I kept cycling, my tires did not. I went right over the handlebars in a graceful belly-flop. I tore my hamstring a bit, my left shoulder definitely had some sort of strain that only now in September feels healed. I was good enough to run a half marathon the next weekend though.

My fourth bicycle accident is not really a bicycling accident, in that I wasn’t actually riding a bike. 

After my third accident I still needed to train up for the Century. So I went for a 44 mile bike ride with the team I was on. We hit the halfway point and my back tire was thrashed. We tried replacing the tube, but there was a hole on the side of the tire that caused the tube to go. So I sat in Vernonia and waited for my teammates to ride back to Beaverton and then drive back to get me. That was my last training ride. Two weeks later was the Century. I had done nothing to fix my bike. Andrew said I could borrow his.
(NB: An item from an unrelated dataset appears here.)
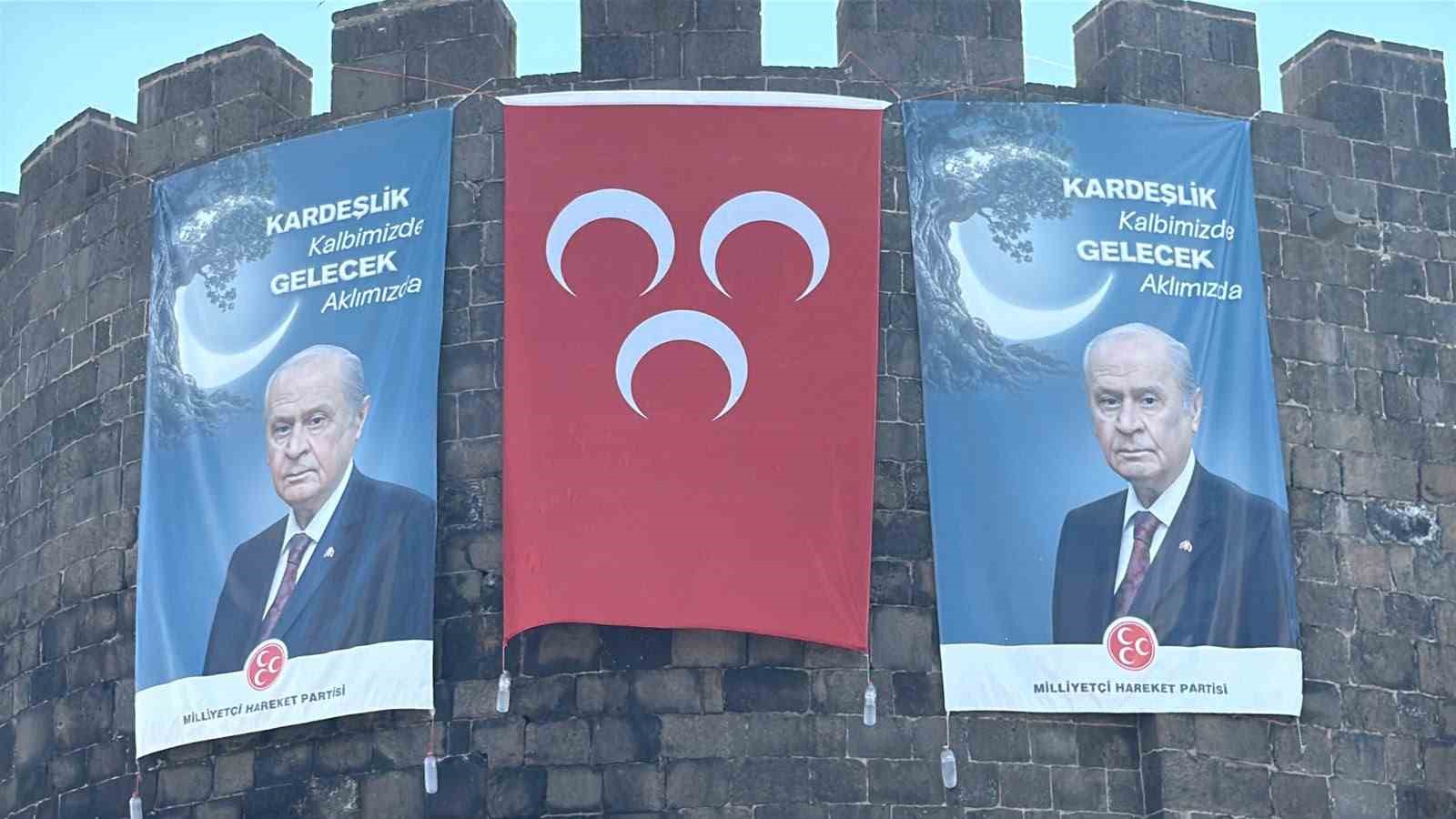 Diyarbakır surlarında MHP lideri Bahçeli'nin dev posteri asıldı, barış çağrısında bulunuldu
Andrew has two different types of pedals for his bike, there are the kind with the toe hold and the kind with the foot clips. My bike just has pedals. Andrew said it was probably not a good idea to try the clips because unless you are used to them it is a great way to fall. I thought Andrew was full of baloney. He was also out of town. So I put his clipping shoes on and went to the garage to test out the clippy pedals. I was holding on to a table while trying to get the hang of clipping in and out of the pedals. After about 7 times I realized Andrew is not full of baloney and that I would have him change the pedals for me when he got back the next day so that I could ride the Century that weekend.

I went to get off the bike and immediately forgot I was clipped in. My right foot was stuck in the pedal my left foot was up in the air and down I tumbled on my right side. I was bruised slightly on the leg and massively in the ego.

I rode the Century without falling. I didn’t finish though. I bonked around 73 miles. Going for a 100 mile bike ride after 3 training rides that do not even cumulatively equal 100 miles is a bit optimistic.